← Back to all metrics

Metrics / Beta

Beta

3 min read · Metric

How sensitive your strategy is to its benchmark. The starting point for separating market exposure from genuine alpha.

What it is

Beta is the slope coefficient from an OLS regression of strategy returns on benchmark returns. A beta of 1.0 means a 1% benchmark move is associated with a 1% strategy move on average; 0.5 means half as sensitive; 1.5 means 50% more sensitive (often via leverage or stock-picking concentration in high-beta names).

Beta isn't a verdict — high beta isn't bad and low beta isn't good. It's context. A backtest with high CAGR and beta of 1.5 might just be running a leveraged long; the “outperformance” is mechanical beta scaling, not edge.

Formula

# OLS regression: strategy_return = alpha + beta * benchmark_return + error
beta = covariance(strategy, benchmark) / variance(benchmark)

# Equivalently:
beta = correlation(strategy, benchmark) * (std(strategy) / std(benchmark))

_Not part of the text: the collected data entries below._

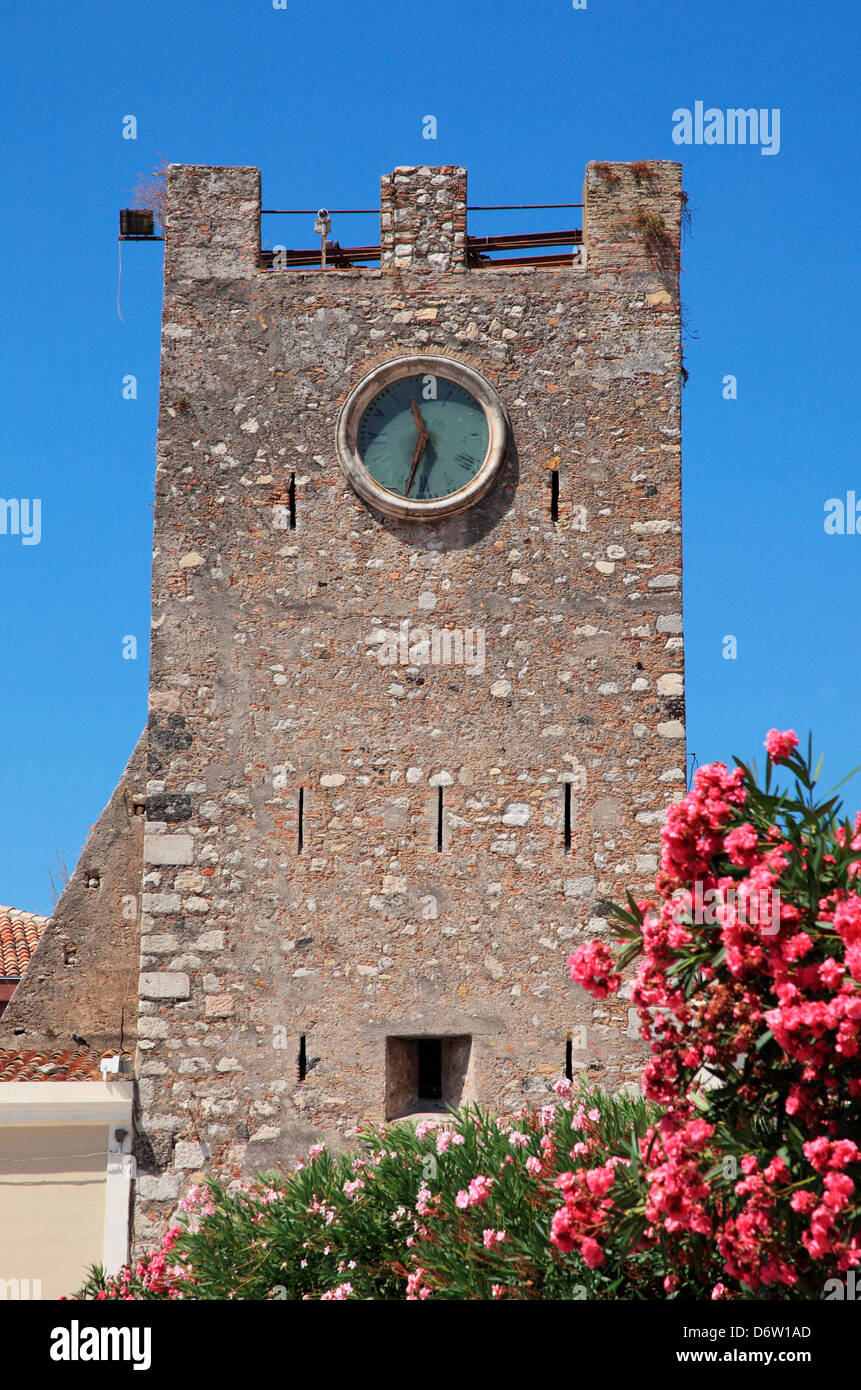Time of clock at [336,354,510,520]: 11:32
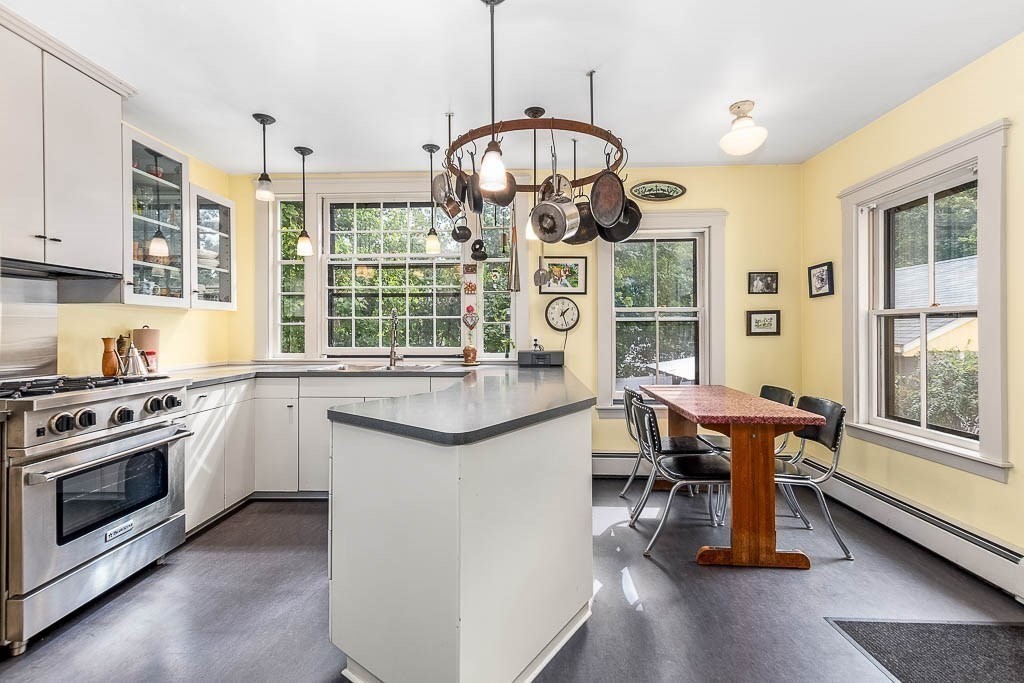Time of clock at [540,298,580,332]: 1:26
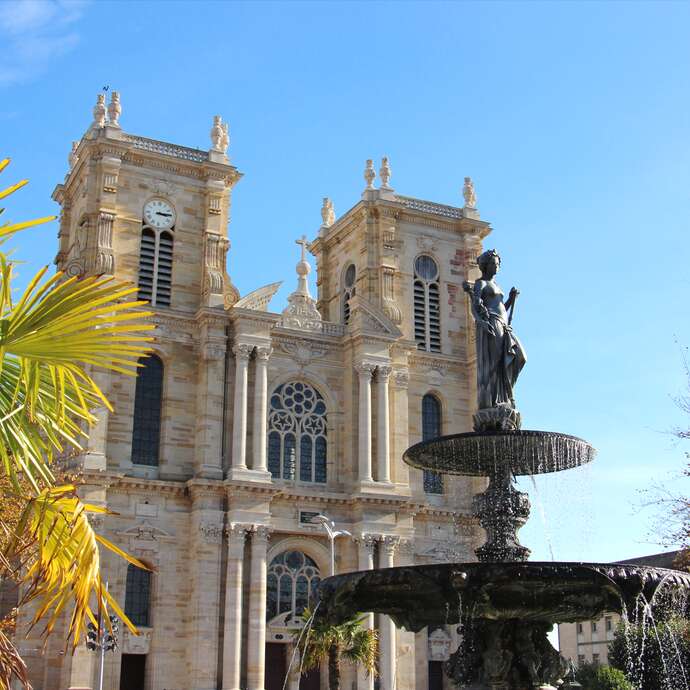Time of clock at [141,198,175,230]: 3:14
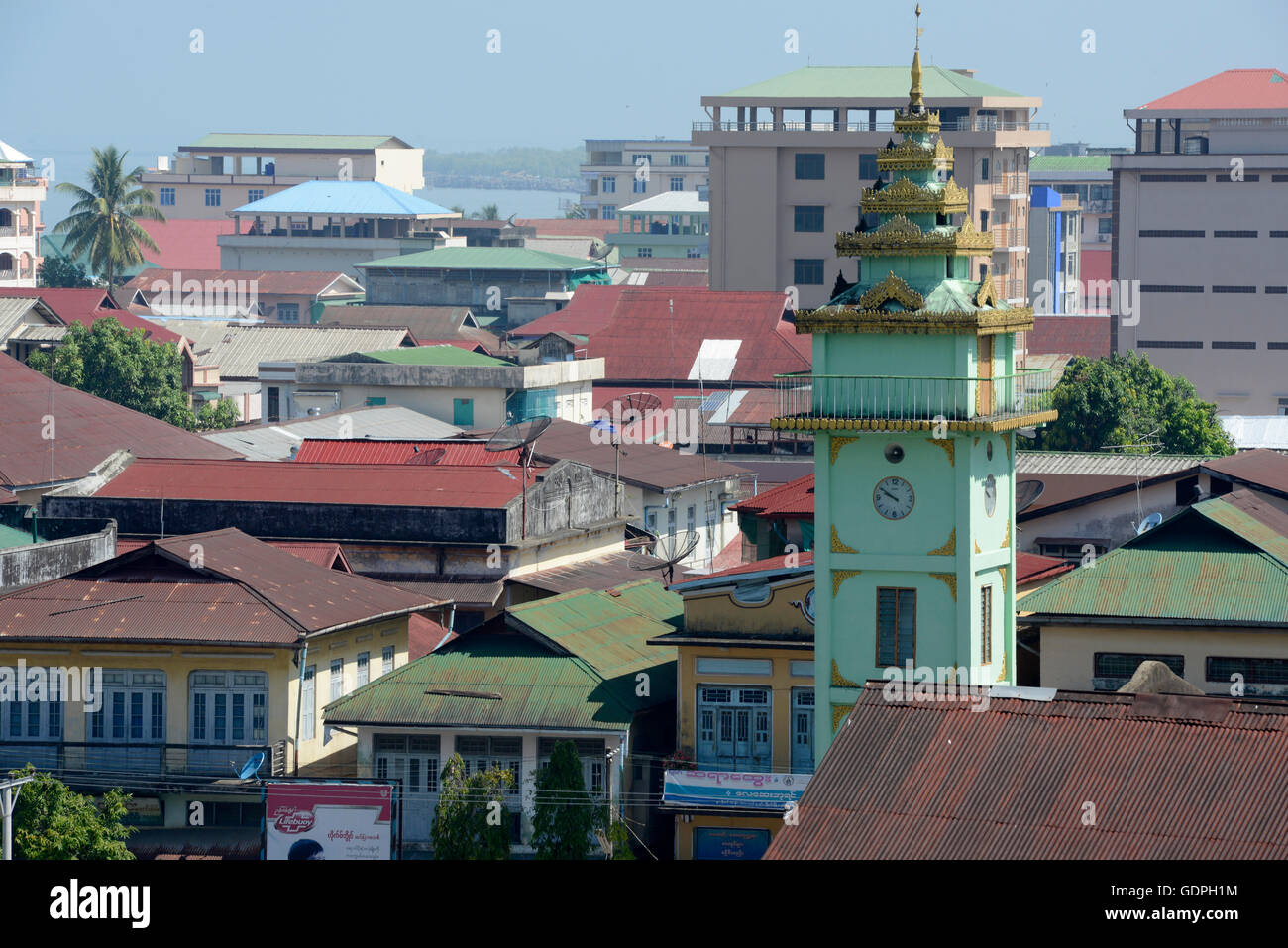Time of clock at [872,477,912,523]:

Quantis runs the regression on the same frequency as the strategy returns (typically daily) and reports the resulting beta plus its t-stat.

Typical ranges

  • Long equity strategies vs SPY: 0.7–1.3.
  • Defensive strategies (low-vol, quality): 0.6–0.85.
  • Growth/momentum tilts: 1.0–1.4.
  • Market-neutral long-short: 0 ± 0.2.
  • Levered strategies: proportional to leverage (2x leverage → ~2.0 beta).
  • Negative beta: the strategy moves opposite to the benchmark. Tail-hedge funds and short-bias strategies; rare in long-only systematic backtests.

Common mistakes

  • Comparing betas across benchmarks. Beta vs SPY and beta vs MSCI World are different numbers. Always state the benchmark you regressed against.
  • Ignoring R². A beta of 1.5 with R² = 0.05 is statistically meaningless — the regression isn't explaining most of the variance, so the beta point estimate is noise.
  • Confusing beta with leverage. They're related but distinct. A leveraged long has high beta; a concentrated stock pick can also have high beta without leverage.

What the platform flags

Quantis shows two betas: the simple OLS-vs-benchmark slope (against SPY by default) and the FF5+momentum market beta from the multi-factor regression. They should agree closely; large divergence (e.g. 1.0 vs 0.5) means the simple beta is being inflated by exposure to other factors that the multi-factor model strips out.